As the earlier post noted, this procedure should ONLY be used for longer, complicated documents that have already been created in Word. (It applies to Excel spreadsheets, as well, whether straight from Excel or embedded in Word.)  There are thus four ways I use to create content for AI3:

  • Large, existing Word documents (most often produced for other purposes), for which I use the process documented here.  The reference document used in this example is DocName.doc
  • Short, existing Word documents, which I save as text and then final format within WordPress using the Xinha WYSIWYG editor
  • Large, new postings (most with complicated things like tables, etc.), which I compose offline using the Nvu WYSIWYG HTML editor (see below), and then import under the Prepare to Post sections below, and
  • Short, new postings, which I compose directly within the WordPress administration center using Xinha.

Thus, assuming we are in the first or third categories, here are the revised steps for Word doc converstions and postings.

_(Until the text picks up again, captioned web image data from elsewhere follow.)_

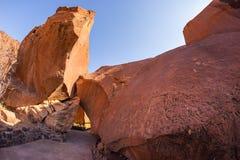 Sławni prehistoryczni rockowi rytownictwa przy Twyfelfontein, atrakci turystycznej i podróży miejscem przeznaczenia w Namibia, Af Fotografia Royalty Free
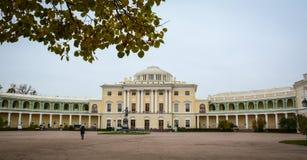 老宫殿在圣彼得堡,俄罗斯 免版税库存照片
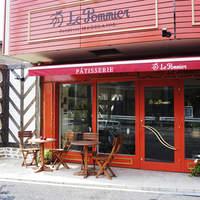 ル・ポミエ - 井の頭通り沿い、赤い外装が目印です。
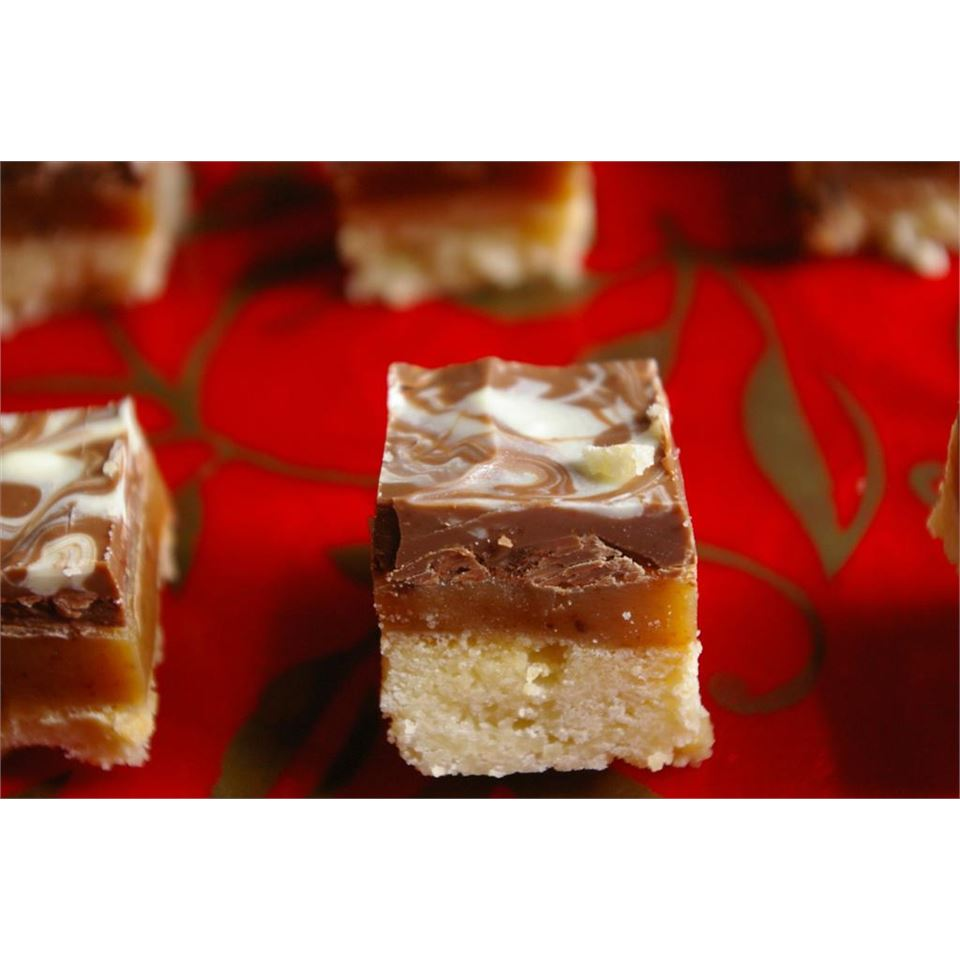 Caramel Shortbread Squares CARODUN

Create Original Word Document

  1. Create the Word doc as normal
  2. When completely finalized, create as a “special” HTML-ready version. That is, reduce unnecessary styles, move footnotes to endnotes, remove repeated page headers and footers, or eliminate anything else extraneous that may make sense in a multi-page Word or printed document, but not as a Web page
  3. Save As the document using the Web Page, Filltered option. Give the document a logical name similar to the original, but include HTML in the name to distinguish it (for example, DocNameHTML.html). This is also the version you may need to return to should you have to go back to square one in this conversion process.

Cleanup Word HTML

You are now ready to stage the document for posting. The first phase is to cleanup the ugly HTML created by Word.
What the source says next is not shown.